Page extract:

┌────────

Person B is the ethics hotline investigator assigned to the case. She has no technical AI background but is an experienced HR professional.

Person C is the technical reviewer that Person B has asked to assist with the investigation.

Conduct the investigation role-play, addressing: - How does the investigator approach the case with limited technical background? - What evidence does she seek, and how does she evaluate it? - What is the relationship between the investigator's institutional role and her obligation to the reporting employee? - At what point, if any, does the investigation conclude that external escalation is required? - How is the outcome communicated to the anonymous reporter?

After the role-play, each participant writes a 300-word individual reflection on what the exercise revealed about the limits of internal investigation processes for technically complex AI ethics concerns.


Exercise 15† — Designing an Independent AI Ethics Audit Function One proposed solution to the organizational suppression of internal AI ethics dissent is the creation of an independent external AI ethics audit function — analogous to financial auditing but focused on AI ethics — that would give third-party auditors access to AI systems, training data, and internal documentation and produce published assessments of AI ethics compliance.

└────────

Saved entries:
┌────────

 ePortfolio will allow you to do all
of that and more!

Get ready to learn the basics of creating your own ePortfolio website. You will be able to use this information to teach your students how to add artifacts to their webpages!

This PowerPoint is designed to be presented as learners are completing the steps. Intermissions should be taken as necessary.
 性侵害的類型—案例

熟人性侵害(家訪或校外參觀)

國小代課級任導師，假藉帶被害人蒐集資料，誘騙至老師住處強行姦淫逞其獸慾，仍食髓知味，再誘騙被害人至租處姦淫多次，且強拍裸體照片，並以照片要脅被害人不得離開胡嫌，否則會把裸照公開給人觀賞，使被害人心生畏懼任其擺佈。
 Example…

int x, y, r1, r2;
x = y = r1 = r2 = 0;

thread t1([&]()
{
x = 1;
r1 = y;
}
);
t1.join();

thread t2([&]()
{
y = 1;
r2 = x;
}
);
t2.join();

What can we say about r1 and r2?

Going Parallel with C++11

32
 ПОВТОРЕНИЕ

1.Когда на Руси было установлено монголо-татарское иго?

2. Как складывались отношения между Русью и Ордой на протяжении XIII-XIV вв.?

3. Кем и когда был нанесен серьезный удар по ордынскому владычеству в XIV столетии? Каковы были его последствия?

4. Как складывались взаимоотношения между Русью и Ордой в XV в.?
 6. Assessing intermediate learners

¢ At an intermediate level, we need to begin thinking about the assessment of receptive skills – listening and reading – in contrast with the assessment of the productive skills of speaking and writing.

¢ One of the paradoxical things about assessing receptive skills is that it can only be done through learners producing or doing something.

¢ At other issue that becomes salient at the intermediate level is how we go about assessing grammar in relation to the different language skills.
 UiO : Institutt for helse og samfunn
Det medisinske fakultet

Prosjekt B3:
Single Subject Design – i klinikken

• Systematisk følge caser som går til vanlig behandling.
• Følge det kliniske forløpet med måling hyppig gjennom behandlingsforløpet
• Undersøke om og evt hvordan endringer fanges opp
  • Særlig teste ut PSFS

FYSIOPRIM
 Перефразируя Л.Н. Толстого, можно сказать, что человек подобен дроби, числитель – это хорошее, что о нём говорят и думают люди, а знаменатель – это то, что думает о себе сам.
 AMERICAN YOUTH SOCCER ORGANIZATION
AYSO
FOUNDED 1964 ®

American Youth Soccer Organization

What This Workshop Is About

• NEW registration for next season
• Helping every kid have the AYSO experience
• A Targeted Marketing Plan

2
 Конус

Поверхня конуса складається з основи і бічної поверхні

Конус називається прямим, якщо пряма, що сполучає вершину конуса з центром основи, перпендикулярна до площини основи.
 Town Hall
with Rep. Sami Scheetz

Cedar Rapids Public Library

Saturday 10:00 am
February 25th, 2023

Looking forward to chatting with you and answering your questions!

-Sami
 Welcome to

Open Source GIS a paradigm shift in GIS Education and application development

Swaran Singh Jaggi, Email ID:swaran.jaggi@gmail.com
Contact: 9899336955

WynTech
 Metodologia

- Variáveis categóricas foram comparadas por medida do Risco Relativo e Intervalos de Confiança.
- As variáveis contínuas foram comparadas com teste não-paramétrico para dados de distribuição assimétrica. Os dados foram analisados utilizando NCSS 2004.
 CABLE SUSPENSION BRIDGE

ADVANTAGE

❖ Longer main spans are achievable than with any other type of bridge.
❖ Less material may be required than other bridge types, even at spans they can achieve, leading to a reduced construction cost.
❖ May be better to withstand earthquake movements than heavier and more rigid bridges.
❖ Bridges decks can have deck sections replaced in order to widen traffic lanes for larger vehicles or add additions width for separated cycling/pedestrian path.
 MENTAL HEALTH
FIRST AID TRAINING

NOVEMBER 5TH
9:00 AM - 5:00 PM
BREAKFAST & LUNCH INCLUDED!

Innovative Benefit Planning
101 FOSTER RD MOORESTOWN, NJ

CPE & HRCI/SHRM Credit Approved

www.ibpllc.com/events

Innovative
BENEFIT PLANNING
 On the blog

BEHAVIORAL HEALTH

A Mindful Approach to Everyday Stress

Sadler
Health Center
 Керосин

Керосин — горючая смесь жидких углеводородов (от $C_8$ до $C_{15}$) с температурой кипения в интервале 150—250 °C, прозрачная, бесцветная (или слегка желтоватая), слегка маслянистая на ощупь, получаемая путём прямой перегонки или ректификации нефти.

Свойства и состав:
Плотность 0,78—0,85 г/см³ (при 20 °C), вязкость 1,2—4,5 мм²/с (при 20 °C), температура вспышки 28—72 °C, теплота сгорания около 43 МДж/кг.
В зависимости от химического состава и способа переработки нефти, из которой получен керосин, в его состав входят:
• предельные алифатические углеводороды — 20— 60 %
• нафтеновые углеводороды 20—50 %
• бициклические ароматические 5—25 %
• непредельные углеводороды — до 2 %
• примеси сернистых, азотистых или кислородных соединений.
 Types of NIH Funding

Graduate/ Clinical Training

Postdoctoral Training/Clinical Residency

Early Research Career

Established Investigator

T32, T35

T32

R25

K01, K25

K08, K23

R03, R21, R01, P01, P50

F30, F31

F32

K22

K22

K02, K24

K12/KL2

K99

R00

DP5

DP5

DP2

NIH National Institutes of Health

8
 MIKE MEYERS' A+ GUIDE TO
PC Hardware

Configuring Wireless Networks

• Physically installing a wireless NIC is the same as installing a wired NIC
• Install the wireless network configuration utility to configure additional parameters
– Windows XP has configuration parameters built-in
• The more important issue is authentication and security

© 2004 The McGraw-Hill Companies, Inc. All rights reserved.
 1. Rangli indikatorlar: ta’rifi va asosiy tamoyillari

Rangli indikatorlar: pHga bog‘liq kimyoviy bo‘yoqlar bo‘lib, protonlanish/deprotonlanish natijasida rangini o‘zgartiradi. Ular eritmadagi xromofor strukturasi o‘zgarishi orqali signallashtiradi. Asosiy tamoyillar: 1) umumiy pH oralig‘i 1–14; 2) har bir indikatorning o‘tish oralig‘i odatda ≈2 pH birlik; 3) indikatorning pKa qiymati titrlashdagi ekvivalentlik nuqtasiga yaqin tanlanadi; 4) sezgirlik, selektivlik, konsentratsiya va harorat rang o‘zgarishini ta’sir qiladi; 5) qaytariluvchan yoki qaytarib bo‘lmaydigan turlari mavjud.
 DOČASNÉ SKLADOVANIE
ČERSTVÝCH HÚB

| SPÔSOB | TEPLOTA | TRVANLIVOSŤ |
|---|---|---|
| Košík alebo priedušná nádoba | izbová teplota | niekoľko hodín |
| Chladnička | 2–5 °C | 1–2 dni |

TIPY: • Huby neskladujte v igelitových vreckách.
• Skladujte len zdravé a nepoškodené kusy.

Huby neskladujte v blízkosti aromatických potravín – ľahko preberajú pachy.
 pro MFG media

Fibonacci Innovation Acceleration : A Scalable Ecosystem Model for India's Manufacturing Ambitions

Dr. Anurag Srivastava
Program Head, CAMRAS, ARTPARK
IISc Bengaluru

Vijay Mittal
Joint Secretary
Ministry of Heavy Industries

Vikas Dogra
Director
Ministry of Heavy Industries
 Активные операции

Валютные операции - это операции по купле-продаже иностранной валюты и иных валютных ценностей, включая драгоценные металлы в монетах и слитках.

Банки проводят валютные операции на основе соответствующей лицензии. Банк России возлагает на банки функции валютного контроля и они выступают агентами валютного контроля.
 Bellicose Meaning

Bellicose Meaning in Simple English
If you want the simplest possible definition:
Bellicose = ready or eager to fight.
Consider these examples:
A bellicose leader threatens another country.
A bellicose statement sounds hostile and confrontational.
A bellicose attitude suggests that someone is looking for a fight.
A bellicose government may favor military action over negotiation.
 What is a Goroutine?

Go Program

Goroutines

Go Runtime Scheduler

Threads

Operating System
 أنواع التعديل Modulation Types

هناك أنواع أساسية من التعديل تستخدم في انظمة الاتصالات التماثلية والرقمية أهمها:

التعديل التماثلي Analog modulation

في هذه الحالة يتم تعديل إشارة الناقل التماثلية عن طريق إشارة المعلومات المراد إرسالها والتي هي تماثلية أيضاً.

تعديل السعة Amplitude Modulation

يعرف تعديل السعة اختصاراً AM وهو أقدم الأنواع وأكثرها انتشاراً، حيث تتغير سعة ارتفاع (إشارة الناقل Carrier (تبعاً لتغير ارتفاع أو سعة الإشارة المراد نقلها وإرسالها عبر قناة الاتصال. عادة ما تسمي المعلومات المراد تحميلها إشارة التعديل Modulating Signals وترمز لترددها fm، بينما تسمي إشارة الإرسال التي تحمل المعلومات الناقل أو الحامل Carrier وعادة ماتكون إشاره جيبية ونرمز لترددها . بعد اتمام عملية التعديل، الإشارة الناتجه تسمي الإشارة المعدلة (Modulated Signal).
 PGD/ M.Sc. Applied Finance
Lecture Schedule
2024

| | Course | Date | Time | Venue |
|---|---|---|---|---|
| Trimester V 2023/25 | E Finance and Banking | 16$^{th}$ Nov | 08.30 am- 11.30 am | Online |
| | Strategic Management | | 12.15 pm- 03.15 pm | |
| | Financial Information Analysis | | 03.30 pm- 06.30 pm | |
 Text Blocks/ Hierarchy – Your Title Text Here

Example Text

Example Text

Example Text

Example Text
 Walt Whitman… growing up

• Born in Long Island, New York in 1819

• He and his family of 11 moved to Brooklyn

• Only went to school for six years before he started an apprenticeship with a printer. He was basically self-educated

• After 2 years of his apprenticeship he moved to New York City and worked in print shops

└────────

Exercise requirements: Carry on the AI ethics exercise text, starting right after its final sentence about an independent external audit function.

Written response:
Research the current state of AI ethics auditing (several organizations offer this service; academic literature on algorithmic auditing is relevant), then design a framework for such an audit function, addressing: - What would AI ethics auditors assess? (Criteria, methodology) - Who would conduct audits, and what qualifications would they require? - Who would have access to audit findings? - How would audit findings be enforced? - What protections would employees have who cooperate with auditors, including providing information contrary to management interests? - How would conflicts of interest (auditors hired by the companies they audit) be managed? - What role should regulators play?

Present your framework as a proposal to a relevant regulatory body (EU, FTC, SEC, or another of your choice), addressing both the case for independent auditing and the significant practical and political challenges to implementing it.